A trip to London’s Olympic Park on Saturday evening was enough to encapsulate the entirety of Timo Werner‘s first season in England.
The German international started as Thomas Tuchel‘s central striker, scoring the crucial winning goal to move Chelsea back into the Champions League places – a competition they contest in Spain this week.
So which Timo Werner will Real Madrid encounter on Tuesday? The good Werner or the bad Werner? The answer is: probably a mixture of the two.
Just when you think he’s having a good game, he’ll pass up a golden opportunity to score and, just when you think he’s having a shocker, he’ll pop up with a vital assist.
While there can sometimes be no in-between for strikers who rely on confidence, there really isn’t an extreme side of Werner, either good or bad.
It’s not that Werner is an outright striker, either. It wasn’t long before Frank Lampard began deploying him as a left winger during the first part of the season and, while Tuchel was expected to rediscover the potent finisher that played for RB Leipzig, he still fluctuates in his position.
On Saturday, he started as Chelsea‘s No.9. The previous weekend in the FA Cup, he played from the left, with Kai Havertz the more central figure in Tuchel‘s front three. In both games, Werner was decisive.
Against Manchester City at Wembley, Chelsea exploited the German’s pace down the sides of the defence. On two occasions, he crossed for Hakim Ziyech to score – one offside and one not – as he settled for the role of creator over converter. That combination was what helped Tuchel‘s side on their way in the second leg of their Champions League tie with Atletico Madrid.
Against West Ham, it was Werner who occupied the poacher’s position, finishing off a cross from Ben Chilwell to score himself.
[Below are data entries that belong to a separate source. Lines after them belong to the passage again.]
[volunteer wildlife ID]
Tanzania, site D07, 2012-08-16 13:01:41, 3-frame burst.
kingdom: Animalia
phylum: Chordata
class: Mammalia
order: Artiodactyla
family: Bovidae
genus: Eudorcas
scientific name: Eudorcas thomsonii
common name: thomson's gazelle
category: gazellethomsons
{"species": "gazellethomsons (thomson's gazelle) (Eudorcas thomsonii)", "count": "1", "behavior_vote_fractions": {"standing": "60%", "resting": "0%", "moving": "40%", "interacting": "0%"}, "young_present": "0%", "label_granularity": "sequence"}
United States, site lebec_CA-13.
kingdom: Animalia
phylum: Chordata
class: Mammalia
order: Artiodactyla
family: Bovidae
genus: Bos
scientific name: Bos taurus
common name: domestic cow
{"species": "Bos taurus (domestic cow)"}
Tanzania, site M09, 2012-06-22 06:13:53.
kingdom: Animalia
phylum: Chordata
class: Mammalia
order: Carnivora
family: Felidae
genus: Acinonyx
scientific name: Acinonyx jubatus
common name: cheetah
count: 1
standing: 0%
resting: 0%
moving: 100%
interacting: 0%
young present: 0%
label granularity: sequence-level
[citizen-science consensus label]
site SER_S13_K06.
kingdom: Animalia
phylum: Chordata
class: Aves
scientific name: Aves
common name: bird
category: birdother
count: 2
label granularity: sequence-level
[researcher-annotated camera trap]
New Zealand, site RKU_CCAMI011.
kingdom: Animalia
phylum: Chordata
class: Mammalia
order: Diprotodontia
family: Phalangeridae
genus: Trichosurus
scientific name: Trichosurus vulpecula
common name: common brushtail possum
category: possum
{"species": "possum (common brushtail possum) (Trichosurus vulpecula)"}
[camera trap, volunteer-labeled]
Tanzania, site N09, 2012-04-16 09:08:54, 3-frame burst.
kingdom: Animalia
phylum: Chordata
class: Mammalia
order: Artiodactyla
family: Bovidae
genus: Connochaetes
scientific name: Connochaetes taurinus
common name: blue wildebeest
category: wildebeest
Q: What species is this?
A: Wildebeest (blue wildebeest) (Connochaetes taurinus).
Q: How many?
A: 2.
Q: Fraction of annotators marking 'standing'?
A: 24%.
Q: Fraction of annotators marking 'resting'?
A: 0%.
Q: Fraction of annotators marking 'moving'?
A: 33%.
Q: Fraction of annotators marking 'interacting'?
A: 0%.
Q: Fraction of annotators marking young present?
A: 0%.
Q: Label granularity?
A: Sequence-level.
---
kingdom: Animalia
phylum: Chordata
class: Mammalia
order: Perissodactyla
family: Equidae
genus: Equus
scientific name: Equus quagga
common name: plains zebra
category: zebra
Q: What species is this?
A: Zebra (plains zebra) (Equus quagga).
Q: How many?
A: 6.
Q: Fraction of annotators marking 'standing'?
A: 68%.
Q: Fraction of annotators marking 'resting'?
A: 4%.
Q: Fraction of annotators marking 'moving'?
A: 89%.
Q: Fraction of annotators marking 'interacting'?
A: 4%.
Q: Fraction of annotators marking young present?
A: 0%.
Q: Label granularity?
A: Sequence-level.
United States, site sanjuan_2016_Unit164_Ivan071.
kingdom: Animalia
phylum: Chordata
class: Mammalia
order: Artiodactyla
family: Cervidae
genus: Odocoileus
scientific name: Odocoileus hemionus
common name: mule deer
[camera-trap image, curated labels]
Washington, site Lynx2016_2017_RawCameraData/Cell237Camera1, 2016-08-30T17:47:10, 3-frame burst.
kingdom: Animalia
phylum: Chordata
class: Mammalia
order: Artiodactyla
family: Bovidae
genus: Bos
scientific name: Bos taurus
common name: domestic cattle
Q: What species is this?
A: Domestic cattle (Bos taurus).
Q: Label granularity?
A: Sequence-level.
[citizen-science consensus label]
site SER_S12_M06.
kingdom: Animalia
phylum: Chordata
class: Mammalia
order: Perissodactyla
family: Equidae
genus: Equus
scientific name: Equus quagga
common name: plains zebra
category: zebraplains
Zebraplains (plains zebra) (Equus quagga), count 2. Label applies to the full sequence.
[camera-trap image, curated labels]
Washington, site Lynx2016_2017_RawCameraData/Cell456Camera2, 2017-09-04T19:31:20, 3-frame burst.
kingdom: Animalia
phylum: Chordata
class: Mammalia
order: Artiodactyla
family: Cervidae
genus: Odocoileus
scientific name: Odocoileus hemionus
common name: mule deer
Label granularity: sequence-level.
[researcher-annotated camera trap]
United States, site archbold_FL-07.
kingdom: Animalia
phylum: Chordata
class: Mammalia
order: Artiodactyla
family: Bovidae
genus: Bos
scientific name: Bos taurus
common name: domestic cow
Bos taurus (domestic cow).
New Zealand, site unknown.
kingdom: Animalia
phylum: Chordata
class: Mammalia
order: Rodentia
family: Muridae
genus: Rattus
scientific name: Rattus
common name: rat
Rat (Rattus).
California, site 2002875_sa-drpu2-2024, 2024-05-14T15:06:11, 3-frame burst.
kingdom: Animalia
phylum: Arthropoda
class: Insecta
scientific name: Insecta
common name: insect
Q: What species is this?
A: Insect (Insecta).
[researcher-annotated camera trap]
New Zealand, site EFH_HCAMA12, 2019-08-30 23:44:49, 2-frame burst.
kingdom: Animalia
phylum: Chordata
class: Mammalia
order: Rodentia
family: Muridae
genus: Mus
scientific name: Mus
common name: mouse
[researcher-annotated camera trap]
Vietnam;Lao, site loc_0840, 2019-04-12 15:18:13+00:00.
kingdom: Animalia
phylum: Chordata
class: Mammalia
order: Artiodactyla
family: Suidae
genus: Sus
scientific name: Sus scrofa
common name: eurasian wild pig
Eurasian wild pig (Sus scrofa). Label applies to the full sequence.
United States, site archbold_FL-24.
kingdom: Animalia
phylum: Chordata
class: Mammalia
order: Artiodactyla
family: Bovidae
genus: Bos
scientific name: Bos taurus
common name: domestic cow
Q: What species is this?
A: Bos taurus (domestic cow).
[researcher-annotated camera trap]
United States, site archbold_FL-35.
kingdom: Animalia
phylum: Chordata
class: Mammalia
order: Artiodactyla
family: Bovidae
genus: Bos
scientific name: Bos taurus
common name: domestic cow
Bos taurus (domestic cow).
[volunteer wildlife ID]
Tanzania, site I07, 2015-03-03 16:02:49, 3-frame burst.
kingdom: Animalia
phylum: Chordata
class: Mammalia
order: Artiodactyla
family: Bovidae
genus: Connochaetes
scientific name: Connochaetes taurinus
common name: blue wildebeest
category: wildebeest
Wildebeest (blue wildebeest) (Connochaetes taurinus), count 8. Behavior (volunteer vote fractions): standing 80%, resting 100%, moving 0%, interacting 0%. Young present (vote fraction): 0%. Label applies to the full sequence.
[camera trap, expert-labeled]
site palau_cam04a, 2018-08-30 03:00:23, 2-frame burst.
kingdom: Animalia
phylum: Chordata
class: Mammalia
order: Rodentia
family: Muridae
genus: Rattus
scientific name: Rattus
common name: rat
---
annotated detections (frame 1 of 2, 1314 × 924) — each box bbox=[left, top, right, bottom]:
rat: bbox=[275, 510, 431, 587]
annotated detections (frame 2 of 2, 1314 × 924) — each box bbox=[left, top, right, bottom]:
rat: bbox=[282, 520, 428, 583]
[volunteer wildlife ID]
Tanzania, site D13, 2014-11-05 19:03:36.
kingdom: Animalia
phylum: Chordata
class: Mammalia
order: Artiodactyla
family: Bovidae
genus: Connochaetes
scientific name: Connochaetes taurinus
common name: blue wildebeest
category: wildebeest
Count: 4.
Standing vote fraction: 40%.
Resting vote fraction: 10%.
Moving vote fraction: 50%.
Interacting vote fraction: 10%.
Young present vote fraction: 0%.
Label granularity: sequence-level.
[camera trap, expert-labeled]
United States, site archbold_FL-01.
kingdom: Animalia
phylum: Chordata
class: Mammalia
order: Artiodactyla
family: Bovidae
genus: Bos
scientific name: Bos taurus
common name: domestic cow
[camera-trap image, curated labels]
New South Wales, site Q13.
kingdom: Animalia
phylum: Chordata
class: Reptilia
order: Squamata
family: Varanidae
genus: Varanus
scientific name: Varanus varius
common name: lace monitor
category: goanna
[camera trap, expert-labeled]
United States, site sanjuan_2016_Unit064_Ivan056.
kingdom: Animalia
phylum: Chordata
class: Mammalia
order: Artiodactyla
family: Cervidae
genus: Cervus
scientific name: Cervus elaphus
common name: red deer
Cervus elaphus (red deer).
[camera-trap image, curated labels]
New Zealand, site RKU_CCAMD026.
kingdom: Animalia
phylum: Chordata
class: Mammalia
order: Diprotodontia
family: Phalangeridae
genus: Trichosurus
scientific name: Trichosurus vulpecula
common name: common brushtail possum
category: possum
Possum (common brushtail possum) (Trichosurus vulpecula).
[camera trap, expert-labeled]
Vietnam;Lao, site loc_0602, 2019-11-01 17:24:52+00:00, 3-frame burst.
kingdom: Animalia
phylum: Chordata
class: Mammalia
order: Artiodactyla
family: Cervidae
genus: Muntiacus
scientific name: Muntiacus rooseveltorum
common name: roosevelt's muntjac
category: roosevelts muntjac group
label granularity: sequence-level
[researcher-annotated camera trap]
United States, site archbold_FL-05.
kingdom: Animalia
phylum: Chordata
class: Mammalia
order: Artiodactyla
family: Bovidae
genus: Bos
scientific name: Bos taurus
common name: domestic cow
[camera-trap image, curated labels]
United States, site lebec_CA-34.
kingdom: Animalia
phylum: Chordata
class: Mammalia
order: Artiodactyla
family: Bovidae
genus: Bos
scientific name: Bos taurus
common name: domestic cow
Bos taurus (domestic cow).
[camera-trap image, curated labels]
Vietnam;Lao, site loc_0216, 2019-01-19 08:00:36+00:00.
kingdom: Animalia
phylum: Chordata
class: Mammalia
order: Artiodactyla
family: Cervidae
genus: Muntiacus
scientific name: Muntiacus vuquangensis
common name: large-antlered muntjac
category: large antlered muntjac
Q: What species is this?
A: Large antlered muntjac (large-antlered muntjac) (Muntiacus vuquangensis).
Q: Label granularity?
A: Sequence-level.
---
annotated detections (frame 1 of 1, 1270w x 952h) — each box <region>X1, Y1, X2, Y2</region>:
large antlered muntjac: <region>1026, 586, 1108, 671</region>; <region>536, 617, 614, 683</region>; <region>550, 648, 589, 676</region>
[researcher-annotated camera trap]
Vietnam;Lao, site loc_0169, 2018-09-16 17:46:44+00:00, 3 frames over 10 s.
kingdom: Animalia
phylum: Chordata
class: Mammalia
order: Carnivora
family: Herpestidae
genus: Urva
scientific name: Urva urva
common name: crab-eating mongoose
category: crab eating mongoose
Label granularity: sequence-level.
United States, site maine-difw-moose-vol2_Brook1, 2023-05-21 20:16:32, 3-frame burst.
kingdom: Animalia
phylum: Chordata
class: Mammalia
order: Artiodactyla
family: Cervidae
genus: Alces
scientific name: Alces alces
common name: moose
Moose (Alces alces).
Right on cue, though, he scuppered arguably an easier chance in the second half, putting the rebound from Mason Mount’s shot inexplicably wide.
The way Real Madrid set up on Tuesday – or the way Tuchel expects them to set up – may well dictate which Werner they face. If they sit back, he’ll have less space to operate in. If they push forward, he can run in behind. It’s not as though Los Blancos have many slow defenders, though.
It may be the case that Werner does not start at all. With options like Havertz, Ziyech, Christian Pulisic, Callum Hudson-Odoi, Olivier Giroud and Tammy Abraham to call upon to complement the almost-certain-starter Mount, Tuchel can shuffle his pack.